Tinos: the romantic Greek Island

Tinos: the romantic Greek Island

Driving can rattle the spine. Any trip to Mali – on the far north-western tip – always makes me think of Eugenia, who works for the local notary, and a journey she made there from Chora in a family car in the mid-1980s, when she was little. The long juddering path down sheer cliffs, the skudding tyres, the uninhabitable marble mines, the land dropping lower and lower with yet no life in sight – until it was night, and the village.
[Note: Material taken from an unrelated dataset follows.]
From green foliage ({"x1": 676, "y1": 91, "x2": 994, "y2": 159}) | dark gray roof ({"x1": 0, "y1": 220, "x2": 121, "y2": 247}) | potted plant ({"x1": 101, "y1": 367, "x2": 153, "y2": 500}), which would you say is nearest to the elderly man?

And then being carried from the car, down its few white streets, with the people holding oil lamps (there was no electricity in Mali until a year or so ago) to a house just five paces from the water. The sound of tide beating on the green marble of the seabed, fitful but constant. She had looked up at her father and whispered, ‘Am I dreaming?’
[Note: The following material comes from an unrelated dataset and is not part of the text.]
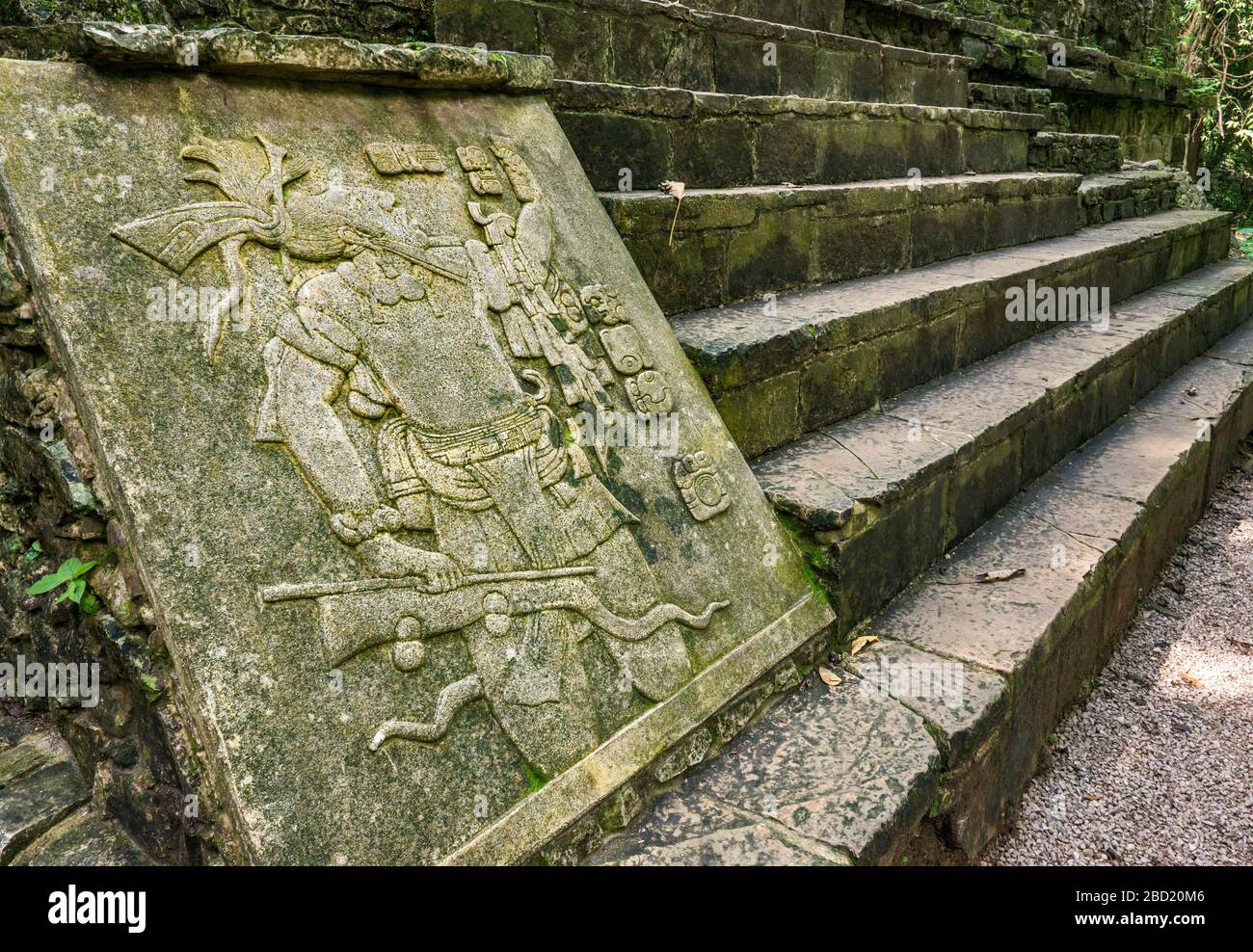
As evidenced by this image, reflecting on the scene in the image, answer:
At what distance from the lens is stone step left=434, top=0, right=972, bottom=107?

Tinos seems to inspire stories of dreams. Maybe it’s the proximity to other islands at night, part shadow and hints of things, part glowing smudges. When I meet Heidi and Andrea one Sunday in autumn for dinner in the port, the Tinian wind brings the dusk streaming wildly past the open restaurant doors, a wind so alive and on the move it’s almost visible, whipping in lines and fronds between the elegant wrought-iron Victorian street lamps. They both laugh and drink shots of ouzo, faces very alive, hair cropped – one golden, the other silver – like Jean Seberg, or emperors in a Byzantine mosaic. ‘So, when you first arrived, you were a hippie…’ I begin to say – and Heidi looks rueful. ‘No! I just wanted to be free.’ Not all lovers of freedom are bohemians. ‘Oh, God!’ cries Andrea, of their first summers on the island and the intent, luxurious brilliance of the night sky. ‘The heat and the STARS. We dragged our mattresses outside. In the village of Triantaros they called us “the people who sleep on roofs”.’